Problem requirements: Begin your copy at the line with "Free People Rising" in the records below and end it at the line with "vidaXL Loungesofa 5-tlg.", restating each line word for word; omit the pictures.

*** Opening Records to process ***

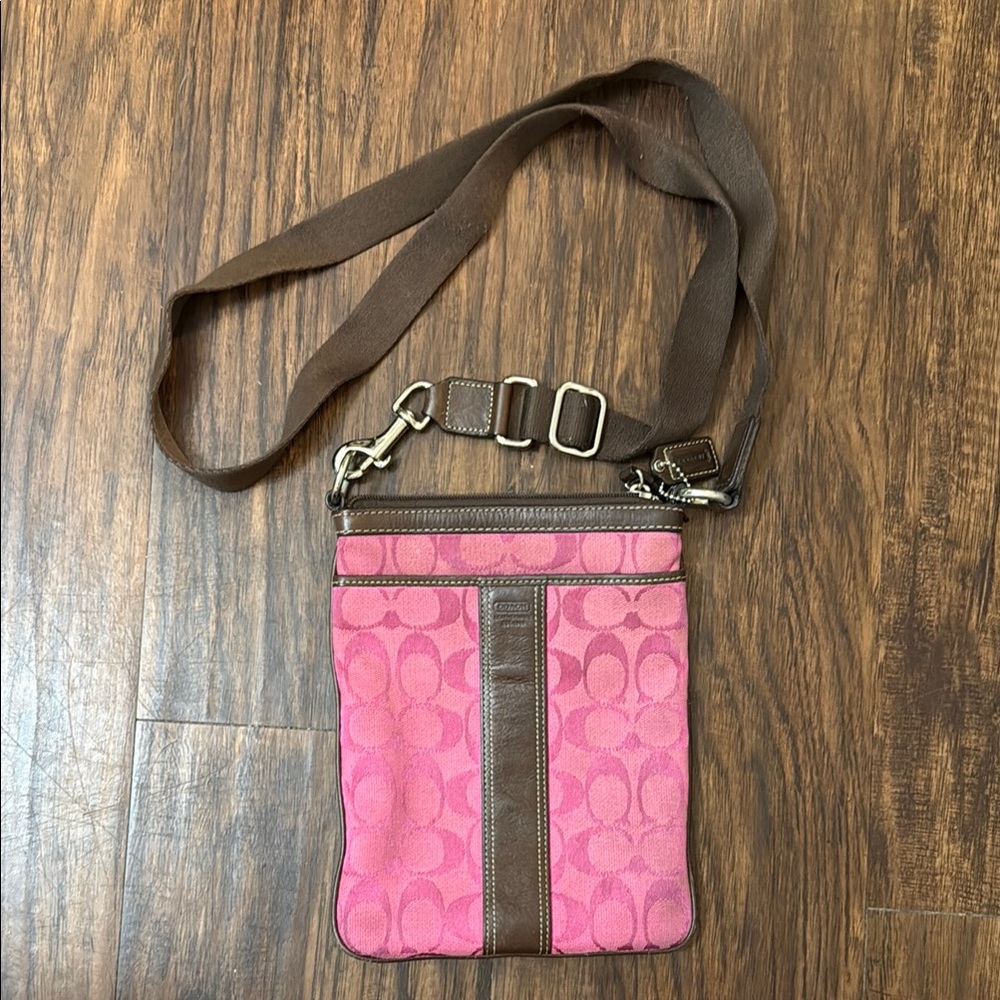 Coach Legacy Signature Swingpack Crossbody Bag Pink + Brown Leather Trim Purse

*** Closing Records to process ***
*** Opening Records to process ***

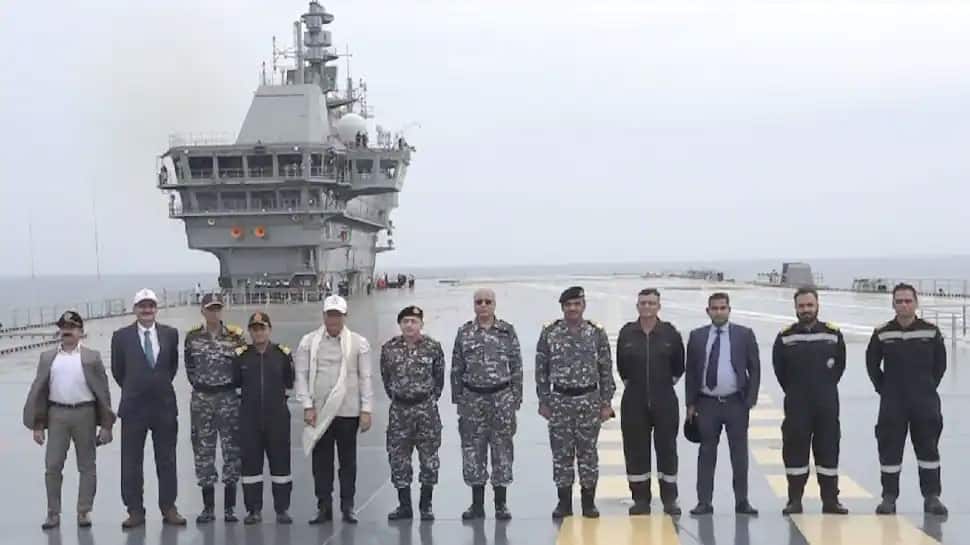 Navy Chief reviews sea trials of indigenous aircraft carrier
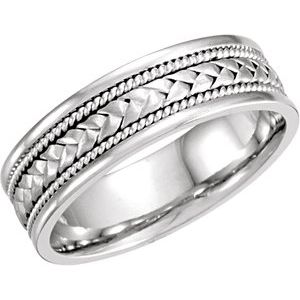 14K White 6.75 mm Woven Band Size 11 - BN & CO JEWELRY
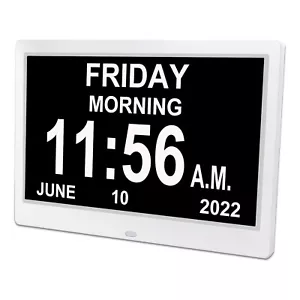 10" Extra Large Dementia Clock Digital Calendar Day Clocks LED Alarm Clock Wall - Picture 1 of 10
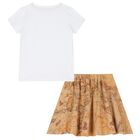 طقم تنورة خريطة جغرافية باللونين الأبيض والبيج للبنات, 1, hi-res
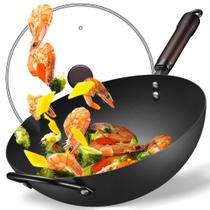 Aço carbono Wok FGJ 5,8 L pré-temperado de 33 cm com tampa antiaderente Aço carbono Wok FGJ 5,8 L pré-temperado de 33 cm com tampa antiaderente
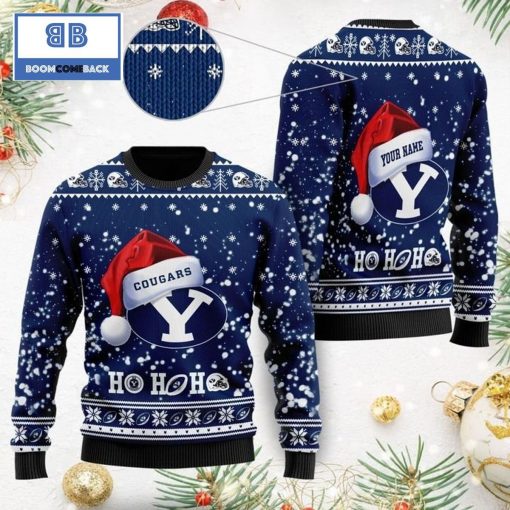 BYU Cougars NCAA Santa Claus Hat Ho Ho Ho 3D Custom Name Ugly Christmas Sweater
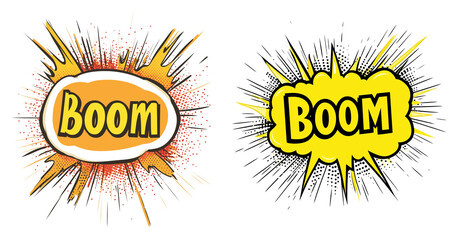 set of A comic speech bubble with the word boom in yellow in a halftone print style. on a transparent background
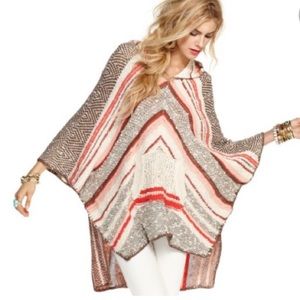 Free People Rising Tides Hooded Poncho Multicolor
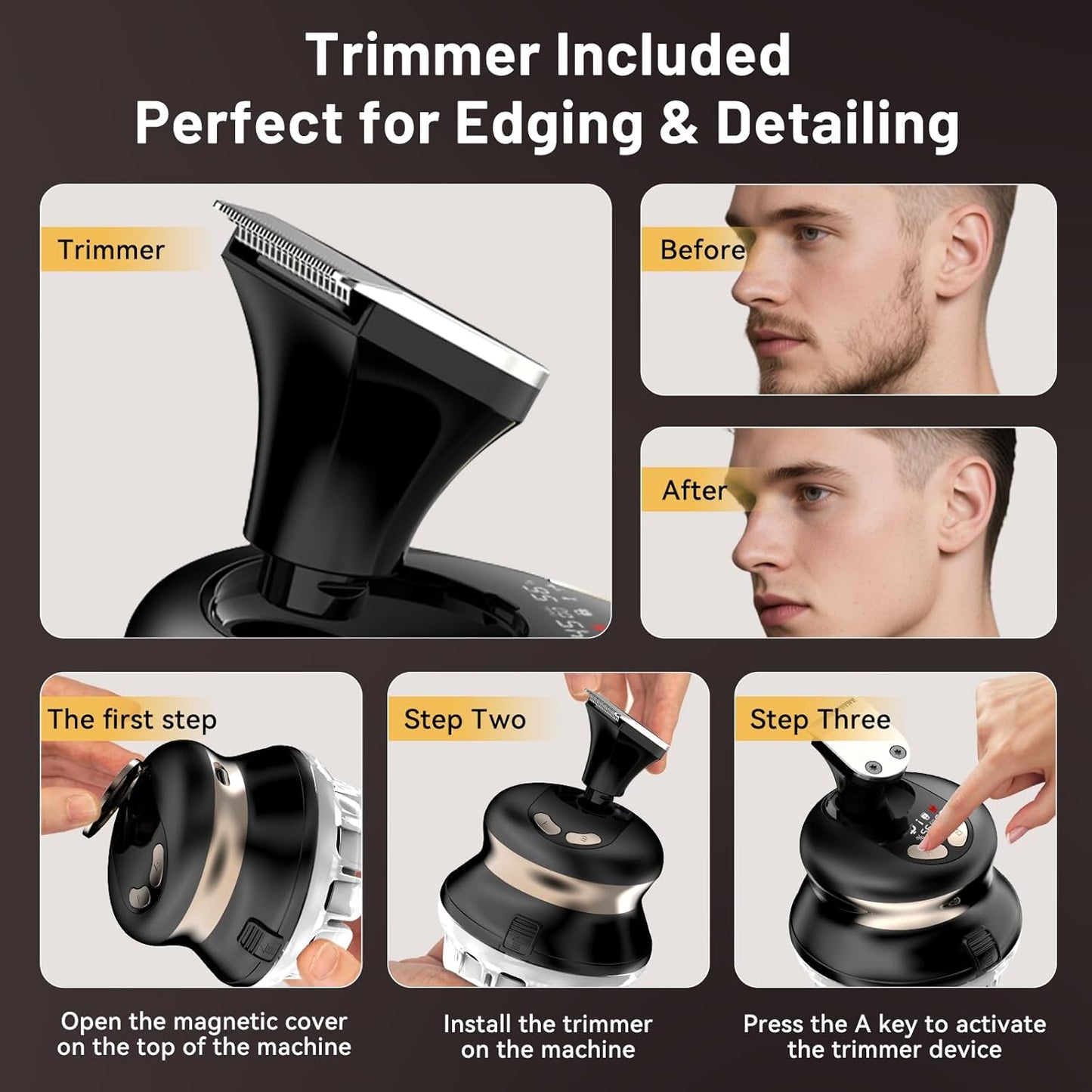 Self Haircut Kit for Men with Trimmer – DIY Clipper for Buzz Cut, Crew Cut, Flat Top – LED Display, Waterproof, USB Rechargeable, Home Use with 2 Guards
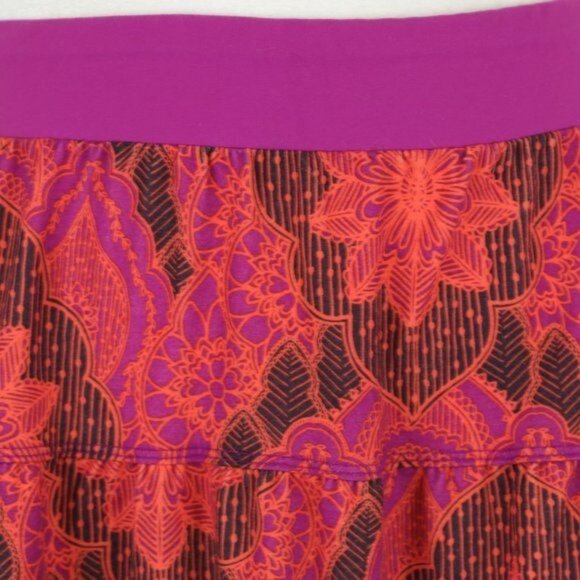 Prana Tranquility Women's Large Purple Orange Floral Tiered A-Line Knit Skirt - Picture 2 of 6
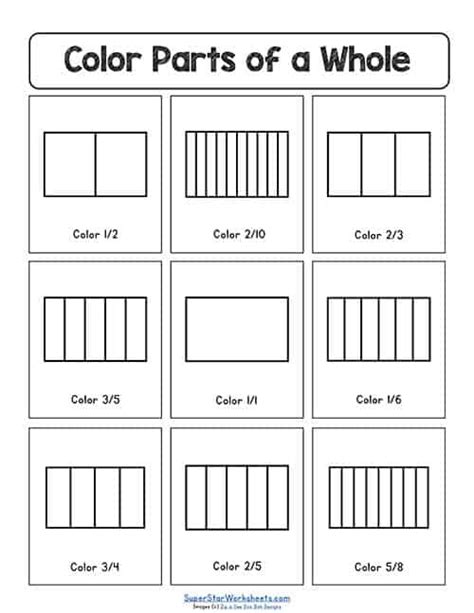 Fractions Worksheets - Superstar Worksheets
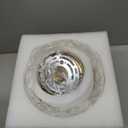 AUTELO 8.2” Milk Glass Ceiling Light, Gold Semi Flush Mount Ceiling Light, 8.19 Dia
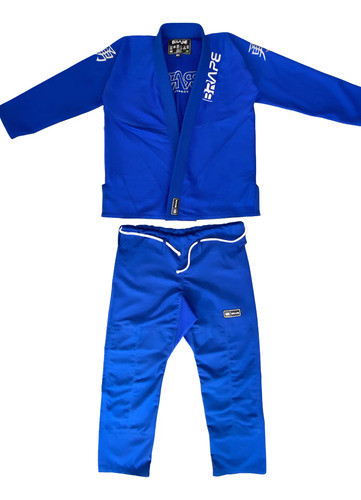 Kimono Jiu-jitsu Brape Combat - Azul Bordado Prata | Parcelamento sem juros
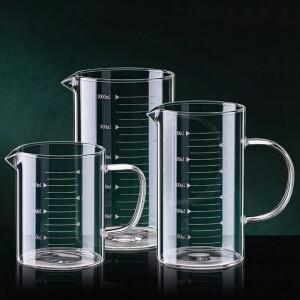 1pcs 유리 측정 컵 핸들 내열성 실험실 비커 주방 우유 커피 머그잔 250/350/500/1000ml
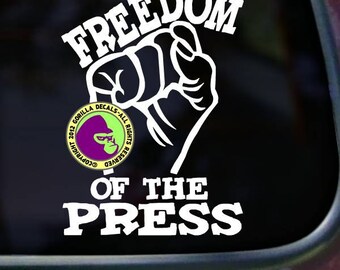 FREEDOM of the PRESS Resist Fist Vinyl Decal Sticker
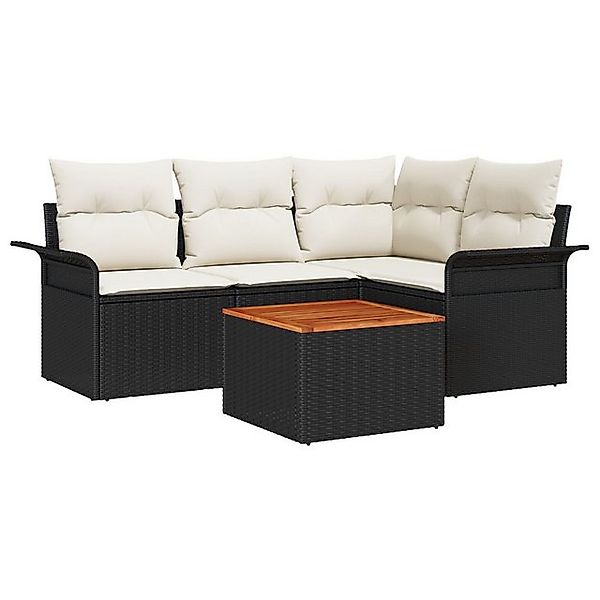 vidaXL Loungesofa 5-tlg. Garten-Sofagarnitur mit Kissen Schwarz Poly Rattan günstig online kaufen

*** Closing Records to process ***
*** Opening Records to process ***

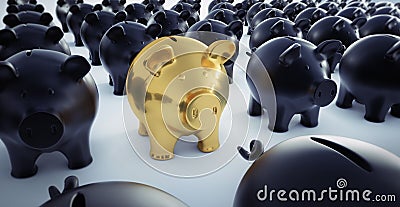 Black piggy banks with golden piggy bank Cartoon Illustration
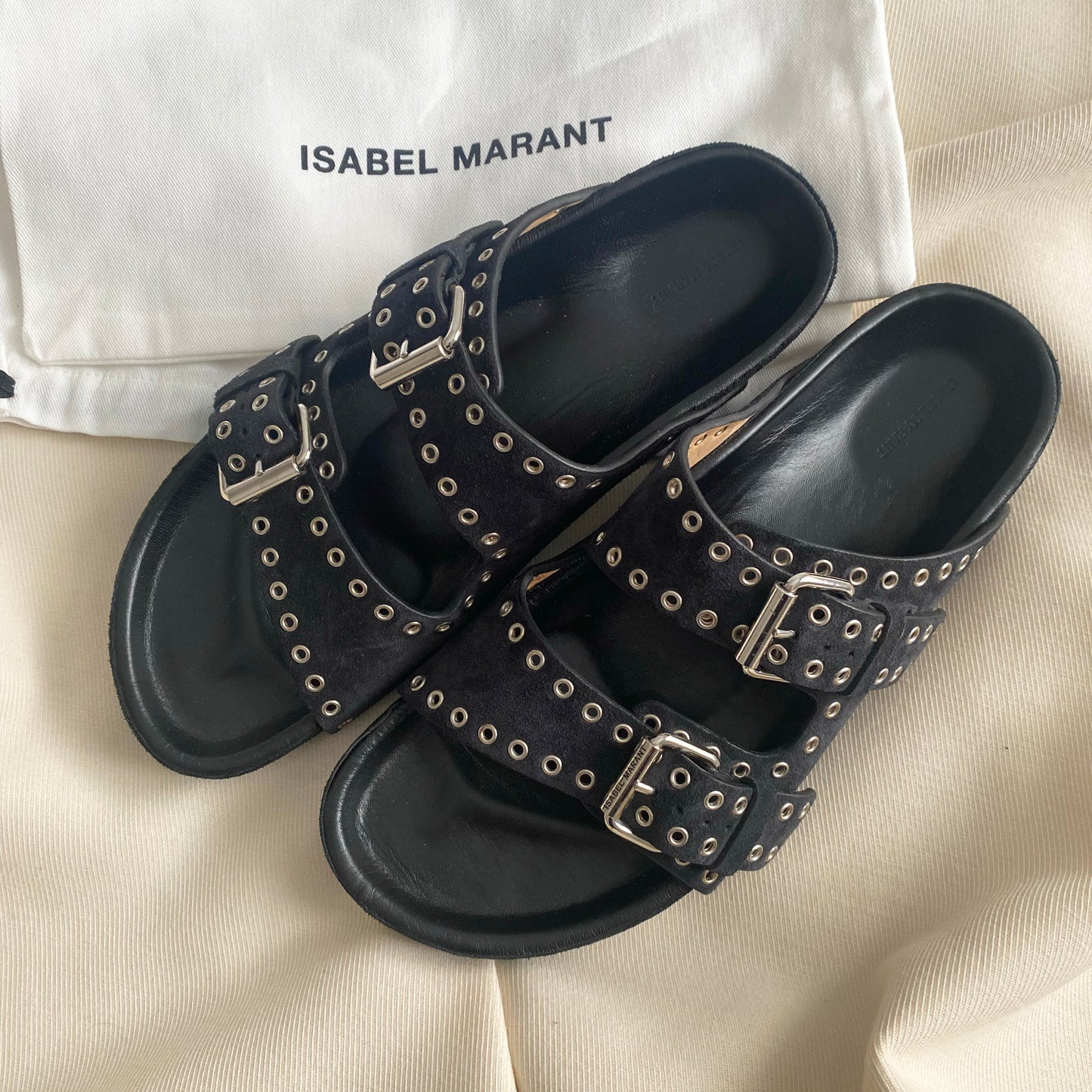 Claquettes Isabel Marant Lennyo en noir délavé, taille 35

*** Closing Records to process ***

Written solution:
 Free People Rising Tides Hooded Poncho Multicolor
 Self Haircut Kit for Men with Trimmer – DIY Clipper for Buzz Cut, Crew Cut, Flat Top – LED Display, Waterproof, USB Rechargeable, Home Use with 2 Guards
 Prana Tranquility Women's Large Purple Orange Floral Tiered A-Line Knit Skirt - Picture 2 of 6
 Fractions Worksheets - Superstar Worksheets
 AUTELO 8.2” Milk Glass Ceiling Light, Gold Semi Flush Mount Ceiling Light, 8.19 Dia
 Kimono Jiu-jitsu Brape Combat - Azul Bordado Prata | Parcelamento sem juros
 1pcs 유리 측정 컵 핸들 내열성 실험실 비커 주방 우유 커피 머그잔 250/350/500/1000ml
 FREEDOM of the PRESS Resist Fist Vinyl Decal Sticker
 vidaXL Loungesofa 5-tlg. Garten-Sofagarnitur mit Kissen Schwarz Poly Rattan günstig online kaufen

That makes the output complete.